AIM OF THE TASK >>
Please use the product recall text below to answer these questions, numbering each answer to match.
1. How many reports of overheating units did APC receive worldwide before announcing the recall?
2. Between which months were the affected units manufactured?
3. By how much was cost of goods sold reduced in the third quarter of 2003?

GIVEN TEXT >>
In early 2003, we announced a product recall of Back-UPS CS 350 and 500 models, due to potential safety issues. Prior to announcing the recall, APC received eight reports worldwide of units overheating, resulting in the melting of the unit’s outer casing, six of which occurred in the United States. Three of the reported incidents resulted in minor property damage; no injuries were reported. The total number of affected devices recalled worldwide is approximately 2.1 million with approximately 900,000 devices recalled in the United States. The recall is limited to two specific models in APC’s Back-UPS CS product line, the Back-UPS CS 350 and the Back-UPS CS 500, in both 120-volt and 230-volt models. The affected units were manufactured between November 2000 and December 2002 and were sold primarily through computer and electrical distribution, catalog and retail outlets worldwide. In the fourth quarter of 2002, APC accrued a current liability and recognized additional warranty expense, classified in cost of goods sold, of $19.6 million. Based upon repair cost and return rate experience to-date as well as then-current estimates of remaining costs to be incurred, APC projected that aggregate costs for the recall would be less than originally estimated. To reflect this change, cost of goods sold was reduced by $5.5 million in the third quarter of 2003. As of September 26, 2004, APC had incurred approximately 83% of currently estimated total recall costs. Our estimation of remaining recall costs of $2.4 million, comprised of $0.9 million for the U.S. and $1.5 million for international geographies, continues to be subject to actual return rates and per unit repair costs (which can vary by country) as well as estimates for other recall-related costs expected to be incurred. Actual return rates may vary significantly among different geographies. The most significant risks associated with our return rate assumptions include varying degrees of product recall regulation by geography as well as varying consumer awareness levels and access to timely recall information. Actual per unit repair cost includes principally transportation costs which will be influenced by the proximity of customer locations to the service center location as well as the priority level of delivery requirements. We expect that actual future amounts will not differ materially from our current estimates.

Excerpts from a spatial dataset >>

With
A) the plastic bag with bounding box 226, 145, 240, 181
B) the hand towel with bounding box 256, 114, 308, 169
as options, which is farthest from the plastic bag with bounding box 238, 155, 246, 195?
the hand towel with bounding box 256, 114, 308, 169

EXERCISE RESPONSE >>
1. Eight
2. November 2000 and December 2002
3. $5.5 million